> **Records shown**:
#####

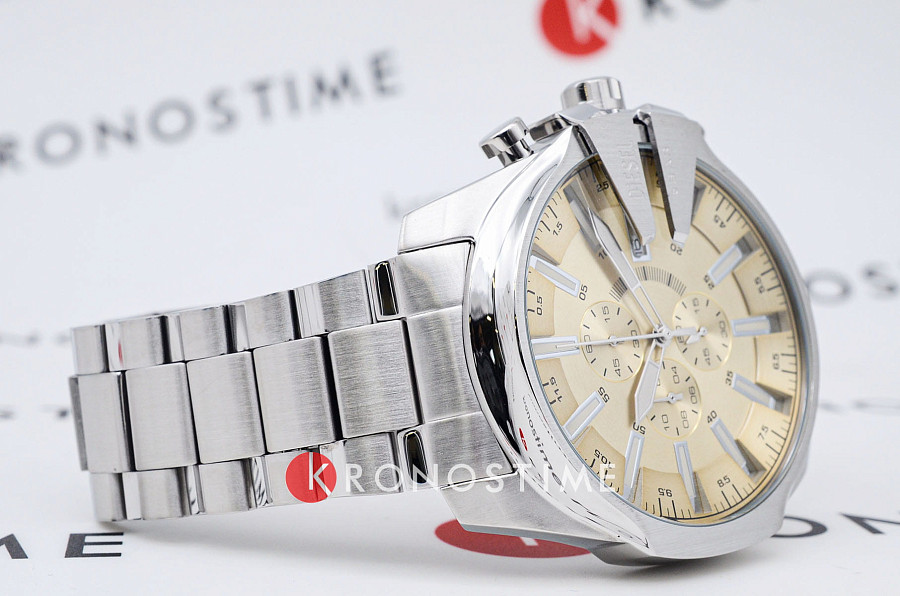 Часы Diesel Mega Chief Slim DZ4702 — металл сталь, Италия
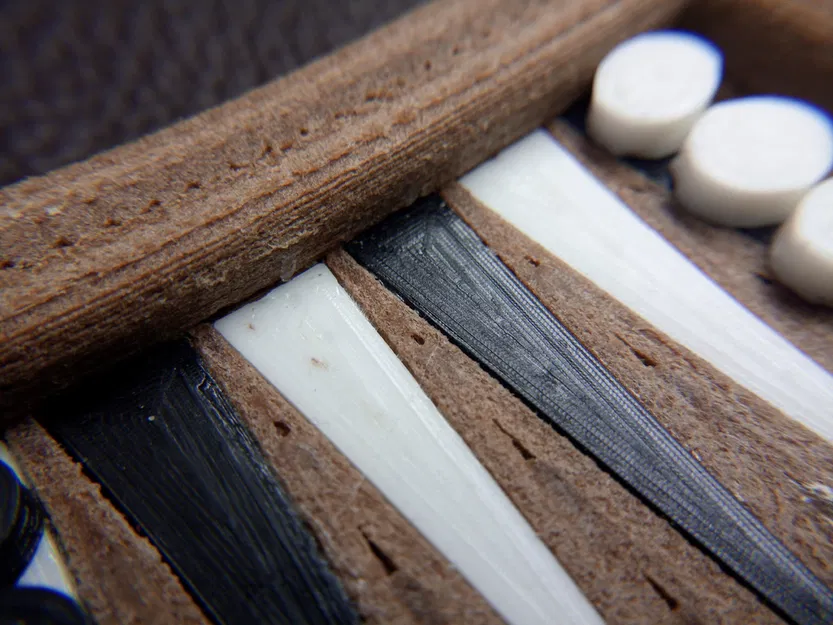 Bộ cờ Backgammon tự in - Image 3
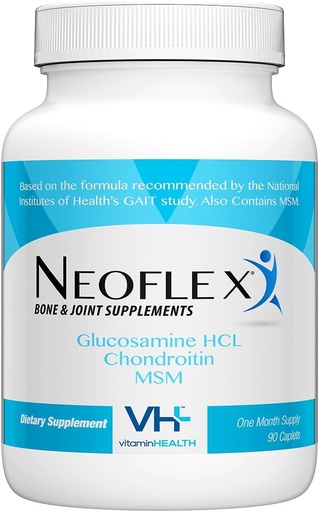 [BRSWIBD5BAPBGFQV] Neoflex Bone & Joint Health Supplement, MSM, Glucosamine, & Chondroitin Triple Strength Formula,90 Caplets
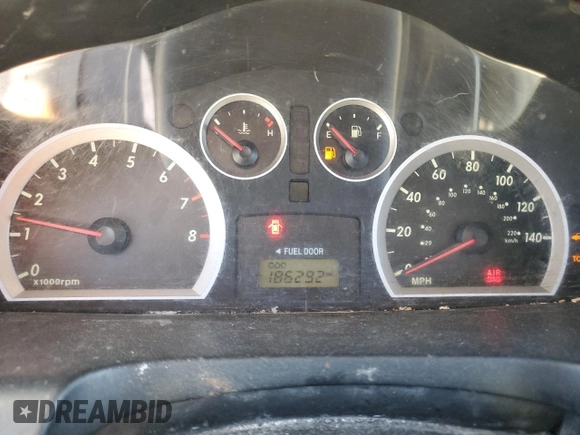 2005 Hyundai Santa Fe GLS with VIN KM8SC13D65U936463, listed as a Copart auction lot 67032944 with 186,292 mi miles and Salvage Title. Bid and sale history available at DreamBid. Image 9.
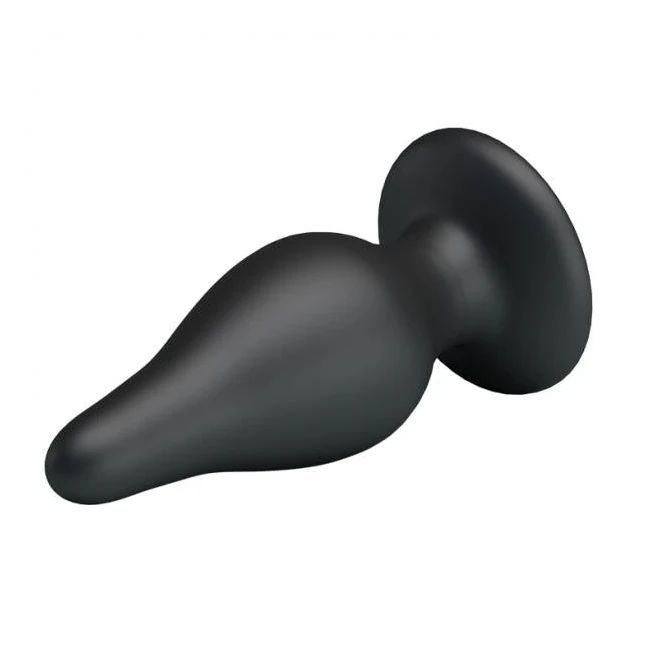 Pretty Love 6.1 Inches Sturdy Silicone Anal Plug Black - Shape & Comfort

#####

> **Assignment**: Please restate the entries word for word. Skip the pictures.

> **Answer box**:
 Часы Diesel Mega Chief Slim DZ4702 — металл сталь, Италия
 Bộ cờ Backgammon tự in - Image 3
 [BRSWIBD5BAPBGFQV] Neoflex Bone & Joint Health Supplement, MSM, Glucosamine, & Chondroitin Triple Strength Formula,90 Caplets
 2005 Hyundai Santa Fe GLS with VIN KM8SC13D65U936463, listed as a Copart auction lot 67032944 with 186,292 mi miles and Salvage Title. Bid and sale history available at DreamBid. Image 9.
 Pretty Love 6.1 Inches Sturdy Silicone Anal Plug Black - Shape & Comfort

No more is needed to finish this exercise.